START PAGE TEXT

Big ears are no bad thing. They don’t cause health issues, although they may be a source of self-consciousness. If they stick out, have long lobes that make wearing earrings a challenge or you just feel they’re too large, there are options.

So, what can you do if you’re unhappy with big ears and want to know what you can do about them?

What are considered big ears?

Deciding whether you have big ears is purely subjective. And proportion counts too. What seem like big ears on one person might seem fine on another, depending on the size and shape of their head and other facial features.

Men generally have larger ears than women. The average ear size for most people is:

  • Adult male – 63mm long
  • Adult female – 59mm
  • 10 years old – 59mm
  • Five years old – 55mm
  • Six months old – 48mm

Protruding ears – also referred to as big ears – are generally those that stick out more than 20mm.

What causes big ears?


People with big ears can pass down the genes that define the shape, size, and prominence of their ears to their children, but it isn’t always the case.


Both men’s and women’s ears keep growing as they age. Over 50 years they can grow by up to a centimetre in length.

There are a few reasons you might notice your ears getting bigger as you grow older:

  • Ears sag with age – the same can happen to our noses, because of gravity and a loss of skin elasticity.
  • Ear lobes droop – gravity plays its part again here and wearing heavy earrings can speed up the process.
  • Hair thins – this makes your ears appear bigger as they show more as you age.

Other possible reasons for big ears

Some health conditions can lead to increased cartilage growth, which could lead to big ears developing. Such conditions include:

  • Macrotia – a medical term for overly large ears that is usually associated with several medical conditions.
  • Barber-Say syndrome – an incredibly rare genetic disorder.
  • Growth disturbances of the auricle.

How you might treat big ears

Ear moulding / splinting

When big ears are noticed at a young age, they can be treated without surgery. Moulds or splints taped to a baby’s ears can reshape them over around six to eight weeks.

This is normally only an option for babies up to the age of three months old. Ear cartilage is soft and pliable at birth and can be reshaped more effectively and easily before it becomes rigid.

END PAGE TEXT

**EXERCISE GOAL:** Extend the article about big ears, beginning right after its last sentence on ear cartilage becoming rigid.

START PROVIDED RECORDS

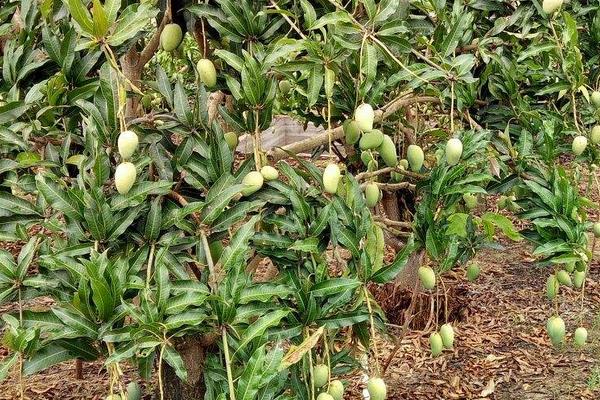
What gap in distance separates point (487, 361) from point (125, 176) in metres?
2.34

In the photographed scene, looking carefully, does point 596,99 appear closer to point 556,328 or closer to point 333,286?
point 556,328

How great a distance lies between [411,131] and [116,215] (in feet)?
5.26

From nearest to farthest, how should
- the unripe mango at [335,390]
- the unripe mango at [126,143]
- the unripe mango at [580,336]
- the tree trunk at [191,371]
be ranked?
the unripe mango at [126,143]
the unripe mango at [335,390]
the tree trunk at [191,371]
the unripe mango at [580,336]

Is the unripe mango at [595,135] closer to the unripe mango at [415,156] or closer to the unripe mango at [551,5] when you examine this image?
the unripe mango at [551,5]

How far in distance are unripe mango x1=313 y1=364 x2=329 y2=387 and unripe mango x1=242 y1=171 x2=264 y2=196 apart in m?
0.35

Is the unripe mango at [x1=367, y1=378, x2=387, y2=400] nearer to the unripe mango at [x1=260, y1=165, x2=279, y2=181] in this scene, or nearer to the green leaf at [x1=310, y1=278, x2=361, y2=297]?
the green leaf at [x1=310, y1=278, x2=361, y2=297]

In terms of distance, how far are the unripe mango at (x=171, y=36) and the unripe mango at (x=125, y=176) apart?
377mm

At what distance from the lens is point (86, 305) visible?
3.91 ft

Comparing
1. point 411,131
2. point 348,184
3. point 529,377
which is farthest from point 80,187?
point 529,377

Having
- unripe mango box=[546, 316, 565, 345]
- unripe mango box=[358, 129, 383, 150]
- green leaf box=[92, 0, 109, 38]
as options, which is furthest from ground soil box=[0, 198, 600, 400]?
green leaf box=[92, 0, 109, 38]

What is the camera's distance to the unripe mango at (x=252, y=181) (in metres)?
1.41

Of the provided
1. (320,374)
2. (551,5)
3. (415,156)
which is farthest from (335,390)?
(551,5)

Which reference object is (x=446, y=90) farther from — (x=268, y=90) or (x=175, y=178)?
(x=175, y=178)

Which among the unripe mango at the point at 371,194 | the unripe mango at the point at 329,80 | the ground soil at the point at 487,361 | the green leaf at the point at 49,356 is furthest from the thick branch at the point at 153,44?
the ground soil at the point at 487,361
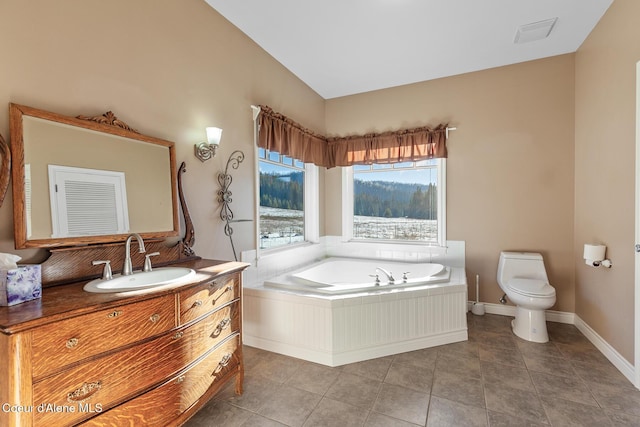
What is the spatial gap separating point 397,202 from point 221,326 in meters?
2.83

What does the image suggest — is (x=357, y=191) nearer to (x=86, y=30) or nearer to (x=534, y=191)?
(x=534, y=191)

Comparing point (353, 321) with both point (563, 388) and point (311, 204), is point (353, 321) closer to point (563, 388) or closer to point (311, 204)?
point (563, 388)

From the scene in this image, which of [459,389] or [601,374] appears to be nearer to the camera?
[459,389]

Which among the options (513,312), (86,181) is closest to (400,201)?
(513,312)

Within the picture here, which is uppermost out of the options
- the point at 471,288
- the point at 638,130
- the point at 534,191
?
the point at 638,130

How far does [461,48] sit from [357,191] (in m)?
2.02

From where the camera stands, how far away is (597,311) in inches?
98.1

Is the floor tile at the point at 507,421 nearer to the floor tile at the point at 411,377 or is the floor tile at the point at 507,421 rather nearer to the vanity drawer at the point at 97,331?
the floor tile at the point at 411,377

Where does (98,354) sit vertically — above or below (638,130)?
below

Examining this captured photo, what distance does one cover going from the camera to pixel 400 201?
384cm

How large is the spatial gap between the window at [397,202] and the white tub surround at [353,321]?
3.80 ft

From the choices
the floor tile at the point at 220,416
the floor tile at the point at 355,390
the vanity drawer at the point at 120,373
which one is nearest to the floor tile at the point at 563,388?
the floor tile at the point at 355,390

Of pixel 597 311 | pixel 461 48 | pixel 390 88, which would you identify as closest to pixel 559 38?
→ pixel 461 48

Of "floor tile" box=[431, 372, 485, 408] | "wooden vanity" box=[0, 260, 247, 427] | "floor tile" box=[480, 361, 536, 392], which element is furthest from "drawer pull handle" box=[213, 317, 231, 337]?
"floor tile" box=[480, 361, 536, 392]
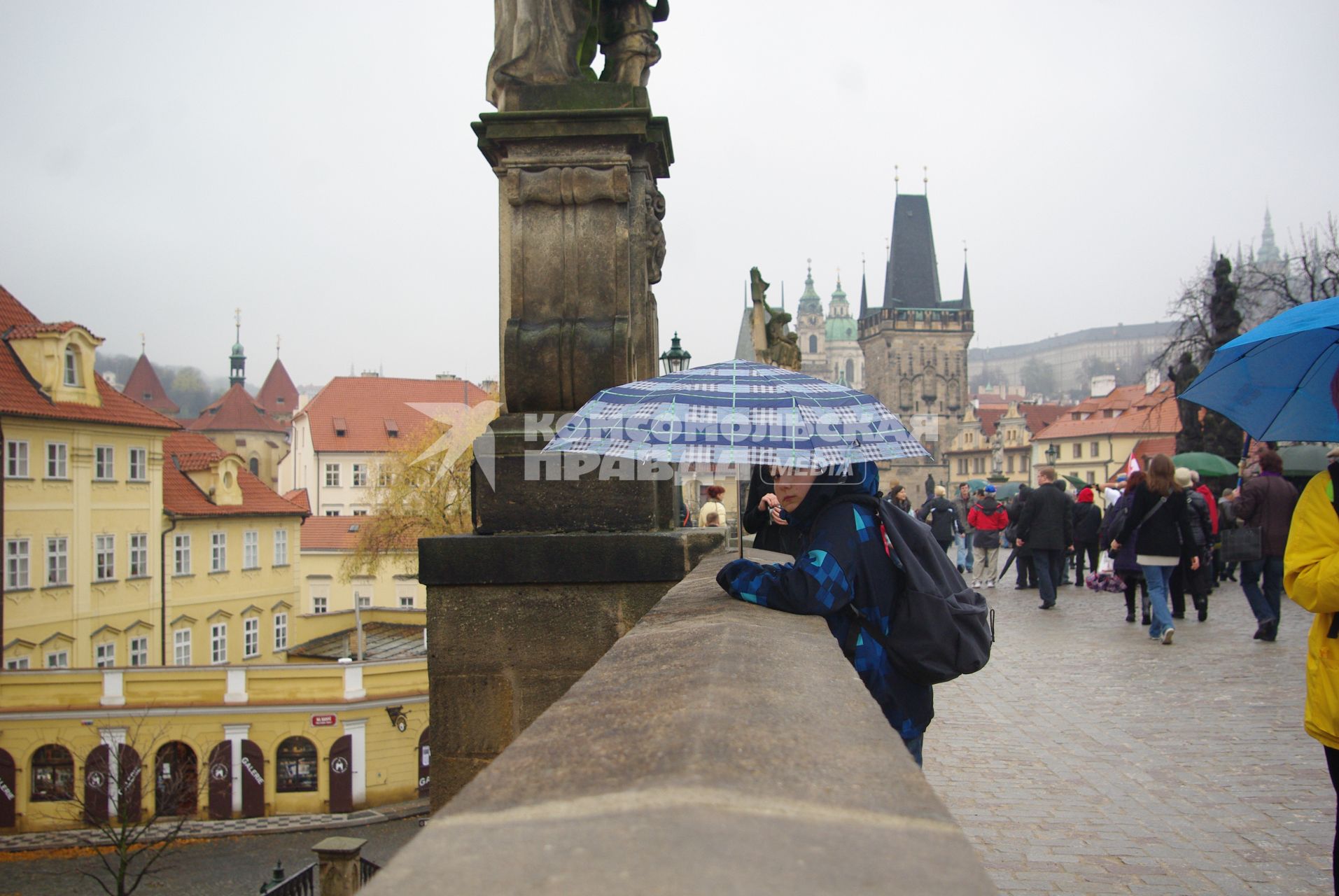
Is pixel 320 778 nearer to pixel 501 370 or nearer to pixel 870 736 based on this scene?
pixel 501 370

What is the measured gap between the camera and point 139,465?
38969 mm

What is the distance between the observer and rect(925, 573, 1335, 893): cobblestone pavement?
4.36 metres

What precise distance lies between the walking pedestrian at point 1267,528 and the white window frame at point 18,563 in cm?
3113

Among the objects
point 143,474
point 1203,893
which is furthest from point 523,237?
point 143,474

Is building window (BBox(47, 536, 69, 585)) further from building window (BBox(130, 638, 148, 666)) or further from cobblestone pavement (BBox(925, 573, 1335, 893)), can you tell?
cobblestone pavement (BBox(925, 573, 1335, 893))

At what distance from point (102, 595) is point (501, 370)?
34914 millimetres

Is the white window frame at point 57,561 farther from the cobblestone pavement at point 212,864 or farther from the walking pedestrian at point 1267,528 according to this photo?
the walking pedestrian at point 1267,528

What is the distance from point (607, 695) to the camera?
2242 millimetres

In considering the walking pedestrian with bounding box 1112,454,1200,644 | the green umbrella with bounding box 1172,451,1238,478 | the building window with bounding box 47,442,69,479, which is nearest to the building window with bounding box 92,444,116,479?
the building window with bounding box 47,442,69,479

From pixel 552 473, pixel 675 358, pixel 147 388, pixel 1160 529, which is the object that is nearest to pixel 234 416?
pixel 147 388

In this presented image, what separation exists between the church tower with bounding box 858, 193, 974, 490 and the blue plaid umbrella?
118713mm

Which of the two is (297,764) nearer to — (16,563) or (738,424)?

END PROVIDED RECORDS

**REPLY:**
Incisionless surgery

An incisionless otoplasty is a type of cosmetic surgery for correcting protruding ears. Surgeons alter the ear cartilage using stitches to pin back the ears.

This treatment can only achieve mild adjustments and is considered best for children and teenagers, as well as those with only slightly protruding ears. But in some cases, this is all that’s needed. The procedure is less invasive than otoplasty and can deliver permanent results.

After the procedure, a wrap will normally be applied. Within a week to 10 days, most people make a full recovery, with more discreet ears.


Cosmetic ear surgery – or otoplasty – is a procedure that changes the shape, size, or position of ears. It’s the most common treatment for big ears, as anyone over the age of five can have it.

Unlike incisionless surgery, this is a bit more invasive:

  • A small cut is made behind your big ear or within the inner creases to expose the cartilage.
  • Bits of cartilage and skin are removed, if necessary.
  • Cartilage is then folded into the correct position and stitched up.
  • The back of the ear and any other incisions are stitched to secure the right position of your ear.

It can take an hour or two and once it’s done, you’ll need a bandage to protect and support your ears. These can be removed a few days later, with instantly noticeable results.

Big ears facts

  • In Chinese culture, big ears are viewed as a sign of good fortune. Those with big ears or thick, large ear lobes are thought more likely to have happy childhoods and grow into successful adults.
  • Protruding ears are most common in white people. Around five per cent of the world’s white population has the condition.